Decía Martina Bastos, autora de ‘la lluvia es una cosa que sucede en el pasado’ en Etiqueta Negra, que “los gallegos tratan a la lluvia con la confianza de un amigo”. En Ciudad de México, sin embargo, la lluvia se parece mucho más a una pariente pesada que a veces basta con que amague con presentarse por casa para nublar todo el cielo.

Ni siquiera tiene que aparecer, sobra con hacer pública su amenaza para que los planes para salir a dar una vuelta por ahí queden desbaratados. Otras veces, en cambio, caprichosa como es, la lluvia nos visita de repente y se pone a despotricar contra las obras de la calle, contra los vendedores ambulantes de la calle Michoacán y contra una pareja de quinceañeras que aprovecha para besarse en cada esquina.

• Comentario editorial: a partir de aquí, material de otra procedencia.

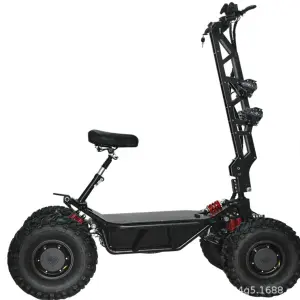 High-Power 60V52AH Electric Scooter All-Terrain 80km Off-Road Vehicle Multi-Function Smart Sensor System Large Four-Wheel Design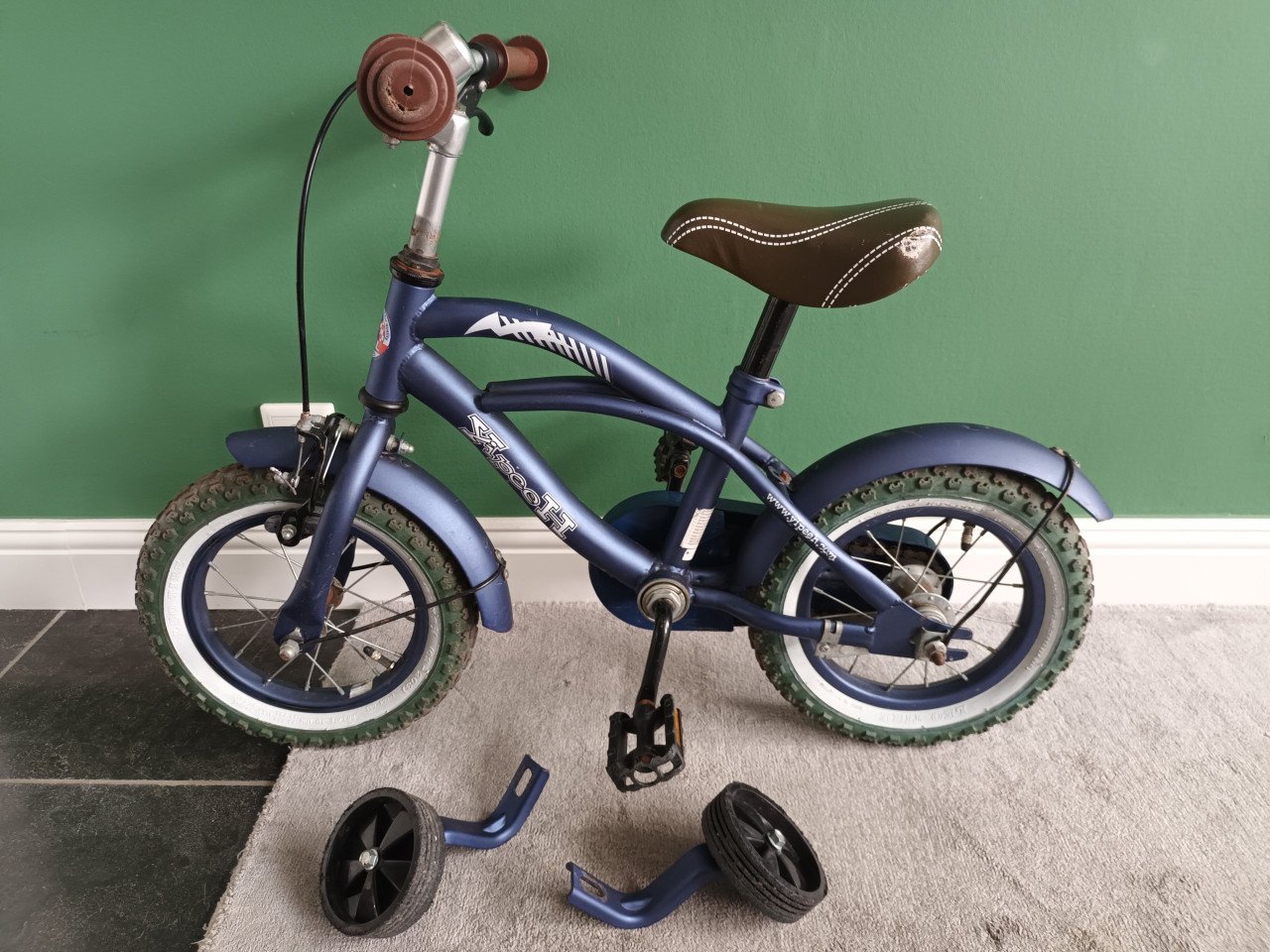 12 inch fietsje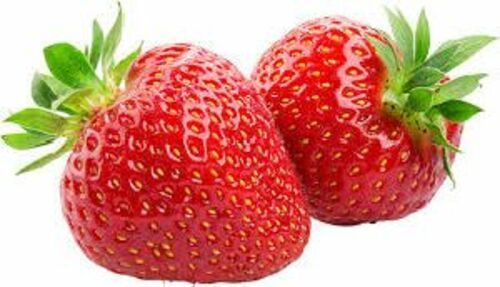 Red Fresh Strawberries Fruits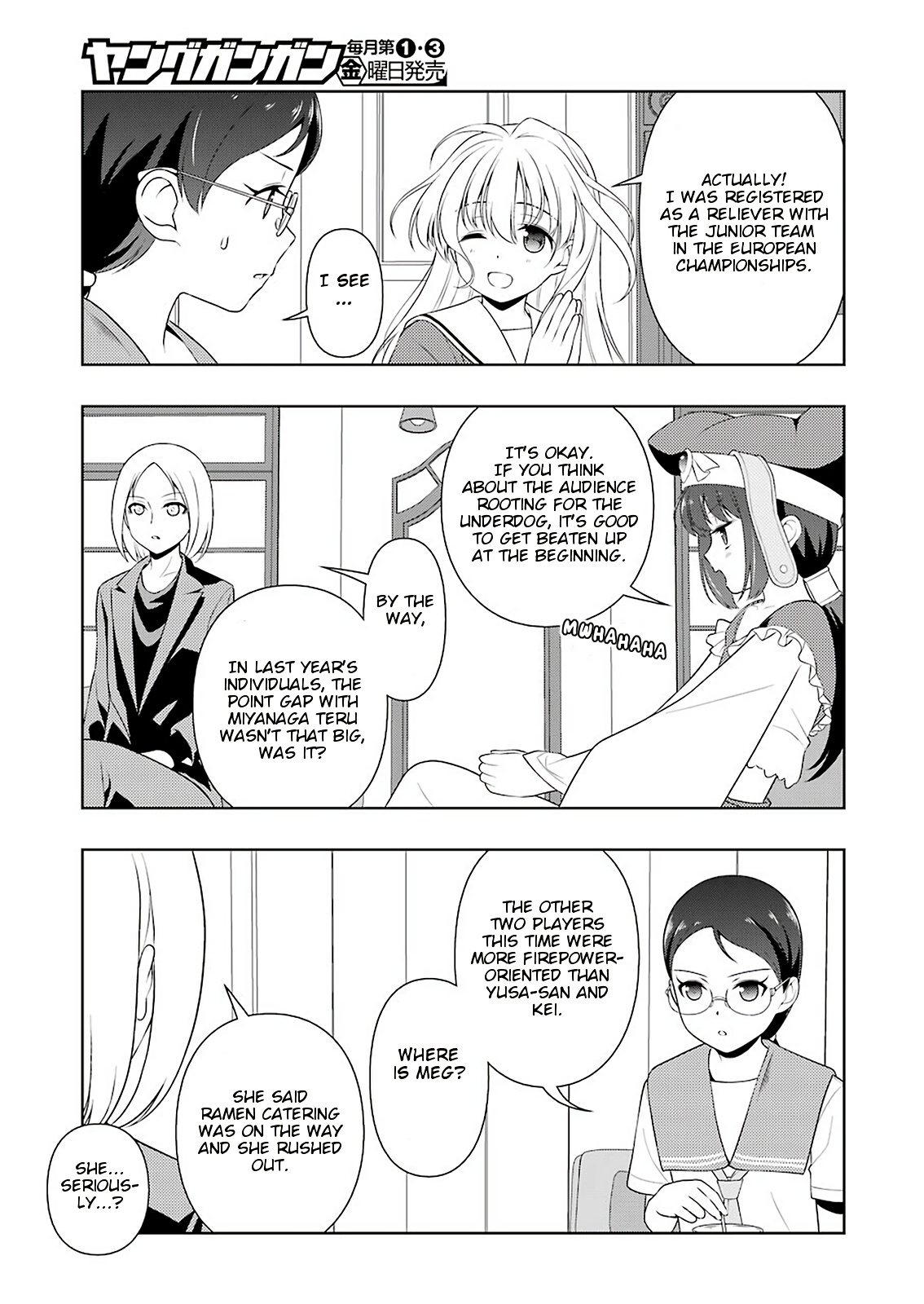 Saki - Chapter 219: Returning To Tokyo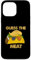 Taco Trump Guess The Meat In The Taco Political Humor Case for iPhone 13 Pro Max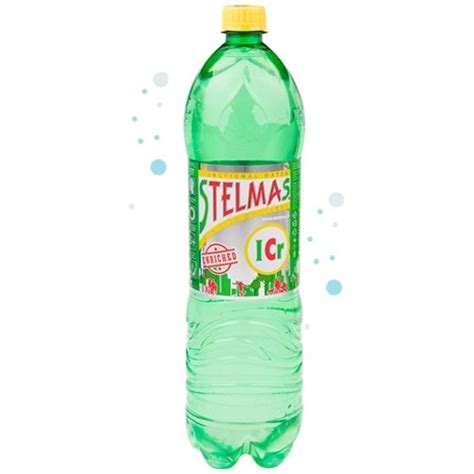 Вода STELMAS обогащенная цинком, селеном, йодом и хромом, 1,5 л негаз ...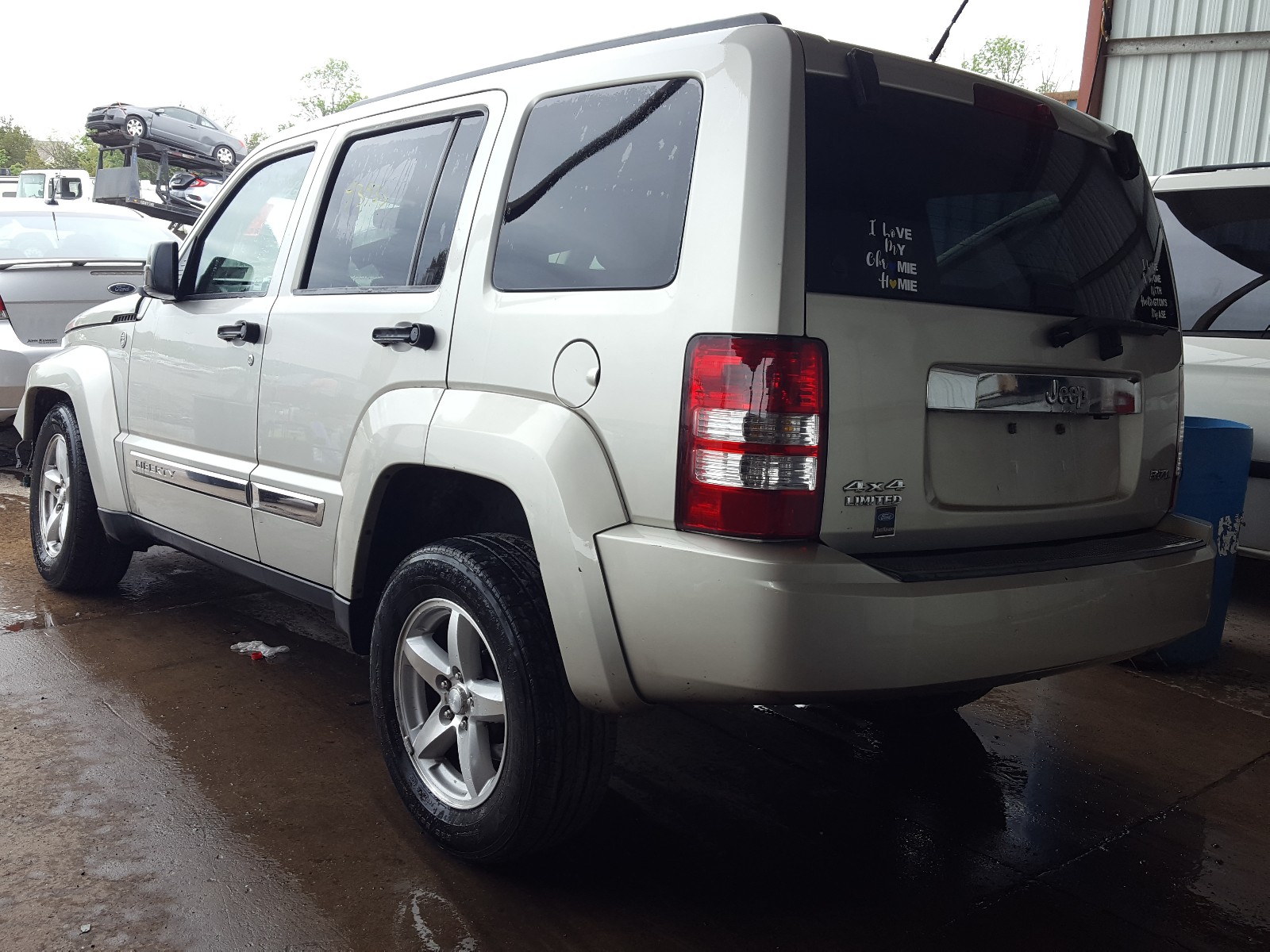 Photo 3 from auction – 2008 JEEP LIBERTY LI with VIN 1J8GN58K88W232155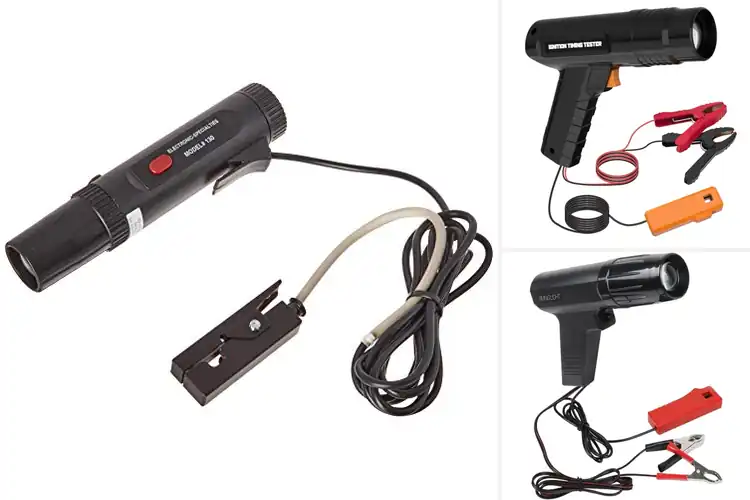 Detailed view of Best 10Ft Test Lead Timing Light
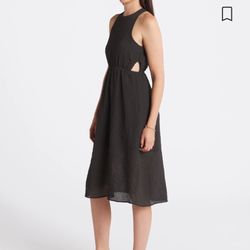 Kaileigh Black Dress Small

Aún así, reconozco que la lluvia puede tener tardes memorables en mi colonia. A mí me gusta cuando viene fría y se lanza en tromba con su cháchara contra el polvo -mitad industrial, mitad tierra de Comala- que cubre todas las rendijas de la Ciudad. Qué agradable es entonces escucharla. Porque en el fondo, la lluvia es esa pariente pesada, sí, pero una pariente que cuando por fin se se va, sabemos que si alguna ya no está, la vamos a echar de menos.